* TASK
Reproduce every line of the data below verbatim, but leave out the pictures.

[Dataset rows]
┌──
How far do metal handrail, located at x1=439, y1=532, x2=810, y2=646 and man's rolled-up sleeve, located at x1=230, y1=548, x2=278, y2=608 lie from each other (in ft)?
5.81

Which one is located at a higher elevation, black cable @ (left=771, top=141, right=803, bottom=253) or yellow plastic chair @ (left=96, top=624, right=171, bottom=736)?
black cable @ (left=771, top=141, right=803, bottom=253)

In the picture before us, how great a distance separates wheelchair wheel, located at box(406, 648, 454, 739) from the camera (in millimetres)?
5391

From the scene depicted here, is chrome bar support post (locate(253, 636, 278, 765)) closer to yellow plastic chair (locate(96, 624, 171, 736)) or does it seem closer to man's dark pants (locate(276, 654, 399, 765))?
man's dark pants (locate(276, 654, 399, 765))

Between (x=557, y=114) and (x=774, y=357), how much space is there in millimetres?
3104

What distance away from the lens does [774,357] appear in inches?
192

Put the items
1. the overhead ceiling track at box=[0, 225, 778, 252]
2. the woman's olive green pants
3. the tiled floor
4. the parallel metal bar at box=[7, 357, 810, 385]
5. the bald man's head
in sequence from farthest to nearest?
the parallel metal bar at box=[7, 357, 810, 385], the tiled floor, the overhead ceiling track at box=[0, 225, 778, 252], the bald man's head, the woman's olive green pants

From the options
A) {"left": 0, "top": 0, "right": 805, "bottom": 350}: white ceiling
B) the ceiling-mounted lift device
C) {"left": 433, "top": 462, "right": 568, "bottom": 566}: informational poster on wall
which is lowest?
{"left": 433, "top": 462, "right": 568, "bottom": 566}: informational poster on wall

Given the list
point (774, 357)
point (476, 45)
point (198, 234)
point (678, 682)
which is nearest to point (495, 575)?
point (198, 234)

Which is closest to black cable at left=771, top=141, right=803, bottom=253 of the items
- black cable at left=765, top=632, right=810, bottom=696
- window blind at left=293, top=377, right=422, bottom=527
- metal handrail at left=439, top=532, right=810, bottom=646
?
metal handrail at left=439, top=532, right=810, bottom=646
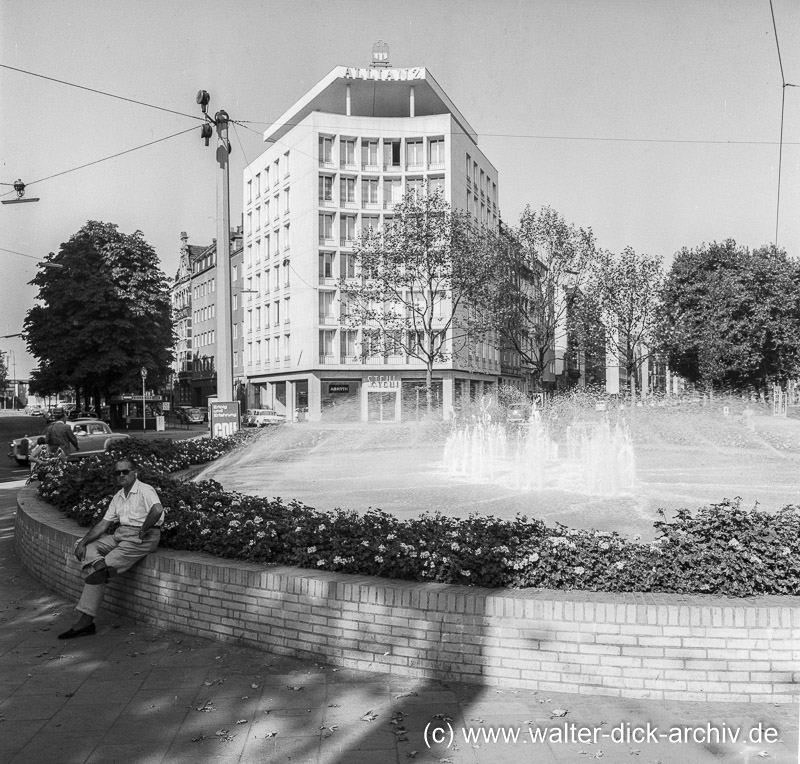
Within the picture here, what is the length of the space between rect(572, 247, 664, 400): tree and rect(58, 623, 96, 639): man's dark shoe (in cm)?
3393

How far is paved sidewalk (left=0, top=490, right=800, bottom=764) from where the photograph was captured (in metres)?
4.06

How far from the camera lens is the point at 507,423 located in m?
28.3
└──
* THE COMPLETED TASK
How far do metal handrail, located at x1=439, y1=532, x2=810, y2=646 and man's rolled-up sleeve, located at x1=230, y1=548, x2=278, y2=608 lie from each other (in ft)?
5.81

Which one is located at a higher elevation, black cable @ (left=771, top=141, right=803, bottom=253) or yellow plastic chair @ (left=96, top=624, right=171, bottom=736)?
black cable @ (left=771, top=141, right=803, bottom=253)

In the picture before us, how great a distance separates wheelchair wheel, located at box(406, 648, 454, 739) from the camera (in millimetres)?
5391

From the scene depicted here, is chrome bar support post (locate(253, 636, 278, 765)) closer to yellow plastic chair (locate(96, 624, 171, 736)) or does it seem closer to man's dark pants (locate(276, 654, 399, 765))?
man's dark pants (locate(276, 654, 399, 765))

Between (x=557, y=114) and (x=774, y=357), how much space is there in millimetres?
3104

What distance away from the lens does [774,357] appear in inches?
192

Put the items
1. the overhead ceiling track at box=[0, 225, 778, 252]
2. the woman's olive green pants
3. the tiled floor
4. the parallel metal bar at box=[7, 357, 810, 385]
5. the bald man's head
in sequence from farthest to nearest?
the parallel metal bar at box=[7, 357, 810, 385], the tiled floor, the overhead ceiling track at box=[0, 225, 778, 252], the bald man's head, the woman's olive green pants

From the options
A) {"left": 0, "top": 0, "right": 805, "bottom": 350}: white ceiling
B) the ceiling-mounted lift device
C) {"left": 433, "top": 462, "right": 568, "bottom": 566}: informational poster on wall
which is lowest?
{"left": 433, "top": 462, "right": 568, "bottom": 566}: informational poster on wall

Given the list
point (774, 357)
point (476, 45)
point (198, 234)
point (678, 682)
which is nearest to point (495, 575)?
point (198, 234)

Which is closest to black cable at left=771, top=141, right=803, bottom=253 of the items
- black cable at left=765, top=632, right=810, bottom=696
- window blind at left=293, top=377, right=422, bottom=527
- metal handrail at left=439, top=532, right=810, bottom=646
?
metal handrail at left=439, top=532, right=810, bottom=646
Within the picture here, what is the length of the space between rect(572, 247, 664, 400): tree and rect(58, 623, 96, 639): man's dark shoe (in cm)?
3393

How far is paved sidewalk (left=0, top=490, right=800, bottom=764) from where the photograph was captured (in metres)?
4.06

How far from the camera lens is the point at 507,423 located in m?
28.3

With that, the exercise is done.